In most cases, the sensitivity will subside over one to two weeks. Until then, try to avoid anything that causes it. If your tooth is extremely sensitive or your sensitivity does not decrease after two weeks, contact your dentist's office.
It's important to let your dentist know about any sensitivity you are feeling. The next time you need a filling, he or she may be able to use a different material and make changes to reduce sensitivity. People vary in their response to different materials. Your dentist has no way of predicting if your tooth will react to a particular material.
When you talk to your dentist about the sensitivity, try to describe it as precisely as possible. This information will help decide what should be done next. Your dentist may take out the filling and put in a new one. He or she may add a base, liner or desensitizing agent on the tooth as well. If the filling was very deep, you could need a root canal treatment to solve the problem.

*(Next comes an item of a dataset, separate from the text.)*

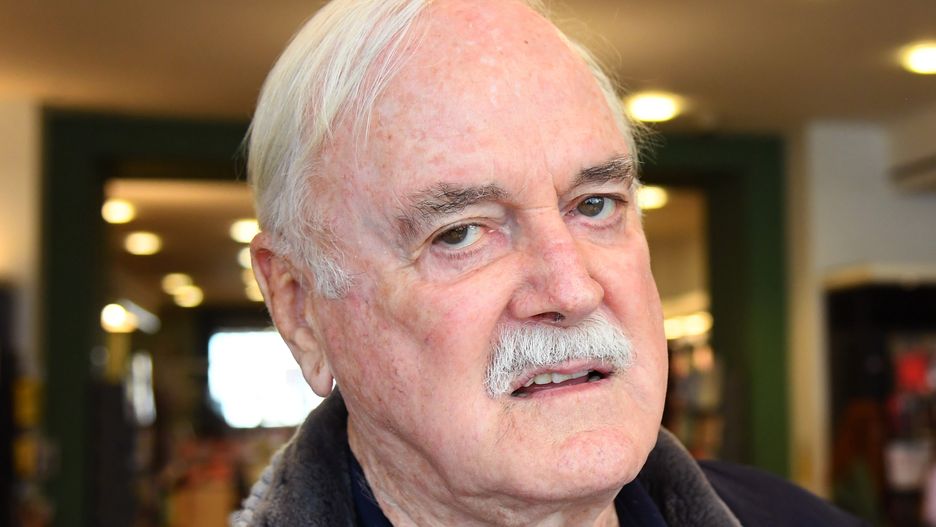 John Cleese w jednym z wywiadów przyznał, że czuje się winny śmierci człowieka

Besides sensitivity, some people feel discomfort when they bite down. There are two types of pain, each with a different cause.
- The first type occurs when you bite, and worsens over time. This is caused by a filling that interferes with your bite. Once your anesthetic wears off, you would notice this right away. Contact your dentist. You will need to return to the office to have the filling reshaped.
- The second type of discomfort is a very sharp shock that appears only when your teeth touch. This is called galvanic shock. It is caused by two metals (one in the newly filled tooth and one in the tooth it's touching) producing an electric current in your mouth. This would happen, for example, if you had a new amalgam filling in a bottom tooth and had a gold crown in the tooth above it.
Your dentist polishes the filling after it is placed, but occasionally sharp edges may remain. If you find one, contact your dentist and arrange to have it smoothed as soon as possible to avoid injury to your tongue or mouth.